[begin RECORDS TO USE]

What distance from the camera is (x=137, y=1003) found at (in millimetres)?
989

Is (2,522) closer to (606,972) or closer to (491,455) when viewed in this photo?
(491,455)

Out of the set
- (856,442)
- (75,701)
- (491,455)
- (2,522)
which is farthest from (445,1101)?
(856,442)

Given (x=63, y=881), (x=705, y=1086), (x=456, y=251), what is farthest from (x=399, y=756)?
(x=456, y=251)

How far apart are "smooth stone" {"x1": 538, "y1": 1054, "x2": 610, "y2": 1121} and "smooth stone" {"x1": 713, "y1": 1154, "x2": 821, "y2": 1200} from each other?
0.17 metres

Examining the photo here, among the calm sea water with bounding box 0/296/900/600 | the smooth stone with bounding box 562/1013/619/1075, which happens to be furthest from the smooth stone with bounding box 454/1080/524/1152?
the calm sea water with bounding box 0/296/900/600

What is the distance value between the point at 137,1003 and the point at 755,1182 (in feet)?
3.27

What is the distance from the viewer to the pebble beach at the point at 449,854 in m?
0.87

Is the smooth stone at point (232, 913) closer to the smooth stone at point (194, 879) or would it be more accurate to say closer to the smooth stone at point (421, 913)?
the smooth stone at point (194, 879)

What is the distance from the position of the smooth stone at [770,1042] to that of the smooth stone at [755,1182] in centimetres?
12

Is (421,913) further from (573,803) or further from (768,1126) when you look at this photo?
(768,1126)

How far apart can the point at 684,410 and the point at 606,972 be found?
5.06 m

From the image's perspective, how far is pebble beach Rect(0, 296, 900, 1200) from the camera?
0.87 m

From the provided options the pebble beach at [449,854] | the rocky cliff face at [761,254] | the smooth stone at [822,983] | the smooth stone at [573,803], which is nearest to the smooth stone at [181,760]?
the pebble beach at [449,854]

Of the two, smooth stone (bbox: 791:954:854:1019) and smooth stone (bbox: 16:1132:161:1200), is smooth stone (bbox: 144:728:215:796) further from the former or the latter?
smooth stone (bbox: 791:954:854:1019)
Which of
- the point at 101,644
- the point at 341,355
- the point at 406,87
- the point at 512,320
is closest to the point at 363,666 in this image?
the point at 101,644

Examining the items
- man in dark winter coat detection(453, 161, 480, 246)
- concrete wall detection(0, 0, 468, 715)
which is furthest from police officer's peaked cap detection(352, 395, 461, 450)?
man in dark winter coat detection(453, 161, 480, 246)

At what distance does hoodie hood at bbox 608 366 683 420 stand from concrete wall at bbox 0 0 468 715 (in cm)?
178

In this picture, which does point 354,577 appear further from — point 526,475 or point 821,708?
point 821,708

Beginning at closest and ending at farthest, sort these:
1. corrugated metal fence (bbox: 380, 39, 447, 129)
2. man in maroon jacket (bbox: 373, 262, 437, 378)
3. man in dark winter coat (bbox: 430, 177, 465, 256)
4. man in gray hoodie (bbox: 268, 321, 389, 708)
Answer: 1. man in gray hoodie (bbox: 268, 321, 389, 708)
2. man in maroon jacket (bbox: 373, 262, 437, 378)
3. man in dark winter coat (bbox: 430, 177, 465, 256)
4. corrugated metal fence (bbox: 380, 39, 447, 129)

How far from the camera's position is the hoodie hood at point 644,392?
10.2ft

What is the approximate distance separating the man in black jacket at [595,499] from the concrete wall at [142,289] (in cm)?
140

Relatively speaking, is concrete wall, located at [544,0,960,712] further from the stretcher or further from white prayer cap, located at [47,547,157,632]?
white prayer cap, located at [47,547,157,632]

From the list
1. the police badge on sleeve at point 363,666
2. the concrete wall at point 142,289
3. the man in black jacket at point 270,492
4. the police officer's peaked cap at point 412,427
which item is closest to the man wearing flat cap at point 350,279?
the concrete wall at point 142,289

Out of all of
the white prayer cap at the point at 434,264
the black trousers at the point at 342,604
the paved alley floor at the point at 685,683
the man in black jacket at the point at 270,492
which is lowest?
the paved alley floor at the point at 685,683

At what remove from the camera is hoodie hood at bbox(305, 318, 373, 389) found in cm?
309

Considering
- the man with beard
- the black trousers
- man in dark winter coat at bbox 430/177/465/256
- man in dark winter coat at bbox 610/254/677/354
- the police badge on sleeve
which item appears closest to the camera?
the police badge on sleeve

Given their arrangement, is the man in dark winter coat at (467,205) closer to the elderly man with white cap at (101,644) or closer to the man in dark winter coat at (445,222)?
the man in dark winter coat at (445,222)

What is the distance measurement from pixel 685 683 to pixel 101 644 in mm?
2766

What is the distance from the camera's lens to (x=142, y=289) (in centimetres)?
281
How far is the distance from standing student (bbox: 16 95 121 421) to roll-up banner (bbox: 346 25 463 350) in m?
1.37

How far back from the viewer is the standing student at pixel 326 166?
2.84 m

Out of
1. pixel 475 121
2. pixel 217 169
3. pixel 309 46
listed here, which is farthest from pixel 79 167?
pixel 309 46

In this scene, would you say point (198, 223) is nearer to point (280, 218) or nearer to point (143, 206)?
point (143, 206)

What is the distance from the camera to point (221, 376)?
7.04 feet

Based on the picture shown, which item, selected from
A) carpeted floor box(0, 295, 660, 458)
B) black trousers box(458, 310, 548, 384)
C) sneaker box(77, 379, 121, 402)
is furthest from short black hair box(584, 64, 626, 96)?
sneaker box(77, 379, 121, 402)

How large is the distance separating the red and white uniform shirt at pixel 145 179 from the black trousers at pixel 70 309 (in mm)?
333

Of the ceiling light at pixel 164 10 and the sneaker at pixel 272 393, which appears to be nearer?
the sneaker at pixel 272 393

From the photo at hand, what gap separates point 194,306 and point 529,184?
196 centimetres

[end RECORDS TO USE]

Rewrite the rows from the first one through the line that contains "0.17 metres", replacing "farthest" with "most distant" and leaving everything else unchanged.

What distance from the camera is (x=137, y=1003) found at (in millimetres)?
989

Is (2,522) closer to (606,972) or closer to (491,455) when viewed in this photo?
(491,455)

Out of the set
- (856,442)
- (75,701)
- (491,455)
- (2,522)
which is most distant from (445,1101)?
(856,442)

Given (x=63, y=881), (x=705, y=1086), (x=456, y=251), what is most distant from (x=399, y=756)?
(x=456, y=251)

How far apart are "smooth stone" {"x1": 538, "y1": 1054, "x2": 610, "y2": 1121} and "smooth stone" {"x1": 713, "y1": 1154, "x2": 821, "y2": 1200} from each other?
0.17 metres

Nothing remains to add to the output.